15’inci yüzyıldan başlayarak milyonlarca siyah insan plantasyonlarda köle olarak çalıştırılmak üzere Avrupa’nın Portekiz, İspanya ve İngiltere gibi sömürgeci devletleri tarafından gemilerle ‘Yeni Dünya’ya taşındı.
Bilmiyorum, hiç merak ettiniz mi?
Avrupalılar şeker kamışı, pamuk, pirinç vesaire gibi onlara büyük servet kazandıran plantasyonları neden Amerika ve Karayipler’de kurdu ve oraya her yıl, çoğu yolda telef olan yüzbinlerce Afrikalı taşıdı da Avrupa pazarlarına daha yakın olan, toprağın uygun ve köleleştirecek insanın sayısız olduğu Afrika’da kurmadı?
Bugüne kadar merak etmediğim ve neden merak etmediğime şaşırdığım bu sorunun cevabını Howard W. French’in Born in Blackness (Karanlıkta Doğmak) adlı kitabında buldum.
Bu acayip fenomenin en büyük nedeni hastalıktır.
Batılılar tarafından “keşfedilinceye” kadar Amerika’nın yerlileri on binlerce yıl izole yaşadı. Beyazlarla temas eder etmez onların ve hayvanlarının -özellikle domuzların- taşıdığı hastalıklar büyük bir süratle onları kırmaya başladı. Bu hastalıklara bağışıklıkları yoktu, nezle bile onlar için öldürücü idi.

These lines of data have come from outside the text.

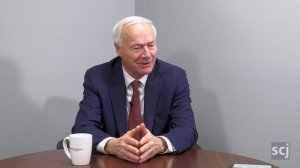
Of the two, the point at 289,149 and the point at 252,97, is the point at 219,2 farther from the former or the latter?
the point at 289,149

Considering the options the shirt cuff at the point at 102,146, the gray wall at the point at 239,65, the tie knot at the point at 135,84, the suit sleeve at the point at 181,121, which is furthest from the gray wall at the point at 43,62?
the shirt cuff at the point at 102,146

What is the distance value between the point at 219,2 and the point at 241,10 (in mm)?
163

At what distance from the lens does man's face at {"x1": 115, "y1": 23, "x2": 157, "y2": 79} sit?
1.91 metres

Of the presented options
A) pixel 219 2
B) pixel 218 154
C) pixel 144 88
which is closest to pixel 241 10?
pixel 219 2

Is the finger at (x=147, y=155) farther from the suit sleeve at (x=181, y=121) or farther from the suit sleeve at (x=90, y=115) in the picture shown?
the suit sleeve at (x=90, y=115)

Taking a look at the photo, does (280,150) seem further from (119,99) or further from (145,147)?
(145,147)

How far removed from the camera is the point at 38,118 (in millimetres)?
2479

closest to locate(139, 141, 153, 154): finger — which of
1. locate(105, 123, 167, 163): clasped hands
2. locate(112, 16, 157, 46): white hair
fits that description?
locate(105, 123, 167, 163): clasped hands

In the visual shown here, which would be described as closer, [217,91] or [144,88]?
[144,88]

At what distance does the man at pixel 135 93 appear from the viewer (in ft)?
6.18

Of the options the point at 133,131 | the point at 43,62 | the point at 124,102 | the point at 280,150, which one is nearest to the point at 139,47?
the point at 124,102

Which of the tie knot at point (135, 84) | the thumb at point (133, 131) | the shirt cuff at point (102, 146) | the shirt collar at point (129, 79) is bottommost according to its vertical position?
the shirt cuff at point (102, 146)

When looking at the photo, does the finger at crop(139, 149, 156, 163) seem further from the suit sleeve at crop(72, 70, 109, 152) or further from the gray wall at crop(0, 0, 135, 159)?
the gray wall at crop(0, 0, 135, 159)

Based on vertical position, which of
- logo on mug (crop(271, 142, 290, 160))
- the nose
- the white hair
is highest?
the white hair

French’in sözünü ettiği bir demografik araştırmaya göre, 1492’de Kolomb, Yeni Dünya’ya vardığında Amerika kıtalarında o zaman dünyada yaşayanların yüzde 10’una tekabül eden 60 milyon insan vardı. 1600 yılına gelindiğinde beyazlarla temas sonucu dört milyon insan kaldı.

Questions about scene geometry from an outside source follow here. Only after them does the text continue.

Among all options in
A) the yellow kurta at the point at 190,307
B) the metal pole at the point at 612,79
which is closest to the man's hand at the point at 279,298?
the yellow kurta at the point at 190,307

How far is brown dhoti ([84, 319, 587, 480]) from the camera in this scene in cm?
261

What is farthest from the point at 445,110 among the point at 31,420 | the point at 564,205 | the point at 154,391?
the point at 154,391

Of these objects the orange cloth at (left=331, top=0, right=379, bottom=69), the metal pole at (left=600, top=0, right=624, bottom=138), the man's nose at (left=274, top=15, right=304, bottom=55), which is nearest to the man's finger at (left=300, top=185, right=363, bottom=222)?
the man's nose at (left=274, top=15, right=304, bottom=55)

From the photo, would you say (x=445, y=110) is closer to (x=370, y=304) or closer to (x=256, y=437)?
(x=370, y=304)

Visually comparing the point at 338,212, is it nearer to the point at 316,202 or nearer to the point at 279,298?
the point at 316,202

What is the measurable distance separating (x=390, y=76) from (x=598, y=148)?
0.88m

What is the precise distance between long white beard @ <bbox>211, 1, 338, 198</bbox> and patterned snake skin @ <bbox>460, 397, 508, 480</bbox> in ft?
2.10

Afrika’da epidemiyolojik denge bunun tam tersi ve beyazların aleyhine idi. Orada malarya ve sarı humma gibi hastalıklara karşı bağışıklığı olmayan Avrupalılar idi.

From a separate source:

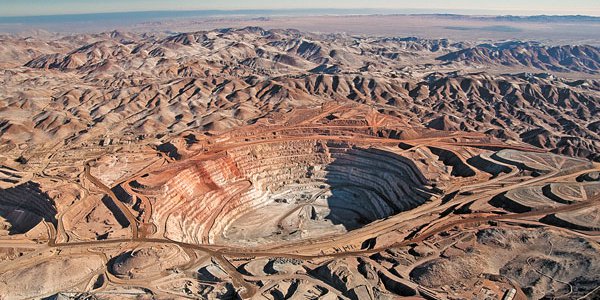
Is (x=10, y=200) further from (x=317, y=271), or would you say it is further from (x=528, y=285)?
(x=528, y=285)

Modern çağların başlangıcında Batı Afrika’ya gelen beyazların yüzde 25’i, bazı hâllerde yüzde 75’i orada bulundukları birinci yıl içinde ölüyorlardı. Hijyen konusunda bilgi arttıkça bu oranlar düştü, ama hiçbir zaman yüzde 10’un altına değil.
French’e göre hastalık nedenlerden bir tanesi idi. Diğer, belki de daha önemli bir neden, daha vardı.
Yaşadığımız günlerde bile ekvatorun güneyindeki Afrika hakkında aklımızda basmakalıp yanlış fikirler baskındır, diye yazıyor French. Afrika çoğumuzun gözünde bir Safari Parkı, geri kalmış, devletleşmekte başarısız olmuş, kargaşa içinde ülkeler topluluğudur.
French’e göre bu stereotipler bugün olduğu gibi o zaman için de yanlıştı. Batı Afrika ile ticari temaslarını 1500’lerde sıklaştıran Portekizliler orada krallar, ordular ve organize devletler buldular. Bunlar gerek sosyal, gerek siyasal örgütlenme olarak Avrupalılardan pek farklı değillerdi. Kısa zamanda savaşarak onları alt edemeyeceklerini anladıkları için ticari anlaşmalar yapmaya giriştiler. Afrikalılar beyazlarla ticaret yapmaya, hatta köle satmaya razıydılar ancak gelip yerleşmelerine değil.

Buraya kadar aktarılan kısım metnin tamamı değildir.